Sometimes there is an art to doing biology, especially when it comes to overcoming technical limitations to your research. Cellular biologists, for example, have to trade off between the frustrating challenge of growing cells for experimental use and the considerable “lifelessness” of synthetic cell models. Back in August of 2019, a team of researchers at Penn State published a paper in Nano Letters describing how they successfully created a synthetic cell which mimics the movement of living cells, without all the extra baggage that living cells bring with them.

The team's protocell doesn't do anything else that normal cells do. It doesn't reproduce or mutate, for example, because it doesn't have any DNA to do so. They made what's called a liposome – just an empty cell membrane – but the twist is that they embedded into the membrane an enzyme called ATPase. They did this because the whole purpose of their study was to study how cells move (which involves ATPase), and by building a fake cell that had only the one feature they were interested in, they could isolate that variable from all the other nonsense living cells do that they weren't interested in.

How cells move is actually poorly understood, so starting from scratch like this allows the scientists to deconstruct and understand the mechanics of their movement one enzyme at a time.

Data segment:
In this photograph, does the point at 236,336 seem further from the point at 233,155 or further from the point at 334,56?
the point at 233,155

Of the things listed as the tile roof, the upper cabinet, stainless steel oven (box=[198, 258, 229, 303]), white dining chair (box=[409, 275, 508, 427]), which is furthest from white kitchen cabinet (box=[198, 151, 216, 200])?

What you have to do:
Can you continue the passage on the Penn State synthetic cell, picking up after its final sentence?

Answer below:
In the research team’s experiments, the protocells have artificial membranes composed of a naturally occurring lipid called phosphatidylcholine. The ATPase enzymes were incorporated directly into the membrane. ATPase works by breaking down ATP into ADP. This chemical reaction in central to how cells store and use energy. In the membrane, this reaction is able to fuel motion and propel the cell.

The scientists in this case used a liposome structure to create their synthetic cells. Cell membranes are built from the same mechanics here, in which the heads of the phospholipids are hyprophillic and their tails are hydrophobic.

Explaining the significance of this study to the Penn State News, lead author Subhadip Ghosh said, “Our results basically give other researchers the first steps toward making artificial cells with enzymatic activity.” You can read the paper in it's entirety here – it's called “Motility of Enzyme-Powered Vesicles.

Fabricating enzymatically active protocells opens new opportunities. Armed with these mimics of motile living cells, the researchers aim to reveal the fundamental mechanisms governing active membrane dynamics and cellular movement. Given the current limited understanding of how cells move, including how enzyme action plays into cell movement, the research team members believe their work can have significant implications for future medical research.